On Fri, Oct 24, 2008 at 03:05:33PM +0200, Albe Laurenz wrote:
> Ludwig Kniprath wrote:
> > I want to know, which river is running through communities
> > 1,2,3 *and* 4?
> > You can see the solution by just looking at the data above (only
> > "river_1" is running through all these countries), but how to
> > query this by sql?
>
> SELECT r.r_name FROM rivers AS r
> JOIN join-table j1 ON (r.r_id = j1.mn_2_r_id)
> JOIN join-table j2 ON (r.r_id = j2.mn_2_r_id)
> JOIN join-table j3 ON (r.r_id = j3.mn_2_r_id)
> JOIN join-table j4 ON (r.r_id = j4.mn_2_r_id)
> WHERE j1.mn_2_c_id = (SELECT c_id FROM communities WHERE c_name = 'community_1')

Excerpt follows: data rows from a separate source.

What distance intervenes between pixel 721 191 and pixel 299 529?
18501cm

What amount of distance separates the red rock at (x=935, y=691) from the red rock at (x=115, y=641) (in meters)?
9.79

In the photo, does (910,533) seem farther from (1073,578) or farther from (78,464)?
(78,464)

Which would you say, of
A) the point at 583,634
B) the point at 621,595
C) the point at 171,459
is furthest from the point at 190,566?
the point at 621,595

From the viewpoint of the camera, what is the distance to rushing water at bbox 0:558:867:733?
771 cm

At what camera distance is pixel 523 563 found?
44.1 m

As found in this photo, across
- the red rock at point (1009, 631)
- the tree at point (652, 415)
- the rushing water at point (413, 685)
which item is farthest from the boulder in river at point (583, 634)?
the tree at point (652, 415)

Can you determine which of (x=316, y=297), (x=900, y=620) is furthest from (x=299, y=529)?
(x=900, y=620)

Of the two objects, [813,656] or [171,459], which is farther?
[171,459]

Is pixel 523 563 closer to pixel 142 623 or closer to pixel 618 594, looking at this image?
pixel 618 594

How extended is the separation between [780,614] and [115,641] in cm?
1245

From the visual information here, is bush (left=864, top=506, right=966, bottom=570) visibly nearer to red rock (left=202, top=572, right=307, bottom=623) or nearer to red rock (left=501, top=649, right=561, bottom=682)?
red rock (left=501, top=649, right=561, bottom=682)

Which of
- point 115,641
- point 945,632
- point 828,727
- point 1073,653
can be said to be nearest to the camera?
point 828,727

> AND j2.mn_2_c_id = (SELECT c_id FROM communities WHERE c_name = 'community_2')
> AND j3.mn_2_c_id = (SELECT c_id FROM communities WHERE c_name = 'community_3')
> AND j4.mn_2_c_id = (SELECT c_id FROM communities WHERE c_name = 'community_4')
An alternative would be to move the work into the aggregation stage:
SELECT r.r_id
FROM rivers r, communities c, "join-table" j
WHERE r.r_id = j.mn_2_r_id
AND c.c_id = j.mn_2_c_id
GROUP BY r.r_id
HAVING bool_or(c.name = 'community_1')
AND bool_or(c.name = 'community_2')
AND bool_or(c.name = 'community_3')
AND bool_or(c.name = 'community_4')
AND bool_or(c.name = 'community_5');
You may need to put a "c.name IN ('community_1', 'community_2'"...
expression into the WHERE clause to give the planner some traction to
optimize things, but it's not needed for correctness.